寂しくなって抱きしめて欲しいのは(2)
「ジェニー! もう使ってくれたのだな。会えて嬉しい」
映し出されたクロノス様は12歳のお姿で、子供らしい満面の笑みだった。以前見た魔術師としてのローブ姿ではなく、貴族らしい仕立ての良さそうな服を着ている。
「私もお姿を見られて嬉しいですわ」
「どうした、寂しくなったのか? 今すぐに抱きしめてやりたいのは山々なのだが」
触れられる機能もつけるべきだったな、とかぶつぶつ言っているが、私は用があってお呼びしたのだ。
「それよりクロノス様。ジュピテール王国の経済状況について教えてくださいな。食料自給率がここ数年で大きく下がっている原因が知りたいのです」
私の言葉を聞いて、満面の笑みだったクロノス様の表情が引き攣った。
「……まさかとは思うが。それを聞くために私を呼んだのか?」
「はい。あ……夜分にお呼びして申し訳ございませんでした。クロノス様だってお忙しいですし、まだご年齢的にも睡眠は大切ですからね。また明日出直す事に致しますわ」
失敗した。つい自分の生活時間感覚でお呼びしてしまったが、クロノス様はまだ12歳。早い時間に就寝される可能性を考慮に入れていなかった私のミスだ。
「失礼いたしました。おやすみなさいクロノス様」
「待てジェニー! 呼んでくれる時間はいつでも構わないし、むしろ日中は忙しいから夜分の方がありがたい。恐らくジェニーと同じくらいの時間までは起きているから全く気にしなくて良い。毎晩呼ぶくらいで良いから」
慌てたような声で引き止められる。そういえば前に一緒に暮らしていた時もクロノス様は夜型で、朝はお寝坊さんなタイプであった。人間になった今でもそれは変わらないのかもしれない。
「でも流石に毎晩はご迷惑になると思いますけど」
「……人間になってから時折、夜の暗闇と一緒に不安が押し寄せるんだ。私の手が届かない場所でジェニーに何かあったらどうしようかって、不安になる。神の時は本当に片時も目を離さずに見ていたから、どうしてもギャップがね」
ずっと人間である私であってもクロノス様を想って不安になることが多々あったのに、元が神様だったクロノス様は余計に心細く、先の見えない未来に不安になったことだろう。

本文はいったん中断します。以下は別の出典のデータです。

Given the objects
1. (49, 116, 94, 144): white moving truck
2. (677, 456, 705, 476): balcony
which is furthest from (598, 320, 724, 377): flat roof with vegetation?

……あぁ。寂しくなって、抱きしめて欲しいのは、クロノス様の方だったのね。
「ではそちらに嫁ぐまでは基本的に毎晩お呼びしますね。私だって本当は毎日クロノス様とお会いしたのを我慢しているのですから」
そう答えると、クロノス様は年相応ではにかむような笑顔をこちらに向け、恥ずかしくなったのか目線をそらした後両手で顔を隠した。
「……ジェニーが可愛いすぎて辛い」
「それよりも食料自給率低下の原因を教えてくださいませんか」
話に一区切りついたところで、今回お呼びした本来の目的を再度尋ねる。クロノス様はきちんと何度も尋ねないと華麗にスルーしてくる時が多々あるのは、もう分かっていますから。
「ジェニーが真面目に前向きすぎて辛い……そこも愛おしいのだが。そこまで気になるというのなら、ちゃんと教えてやろう」
クロノス様曰く。どうやらジュピテール王国の食料自給率の低迷は、ここ数年の気温の乱高下にあるらしい。
本来ならこのヴェストリスよりも北にあるため夏は涼しく冬は雪に閉ざされるという気候を持つジュピテール。しかし何故かそのバランスが崩れ、夏なのに雪が降ったり、冬なのに暖かいといった年が存在するということだ。
「毎年では無いところが問題でな。対策をした翌年は通常の気候になったりするから困っている。魔術師でも気候はどうしようもないから」
クロノス様がどうしようもないとおっしゃるのなら、本当に魔法ではどうしようもないのだろう。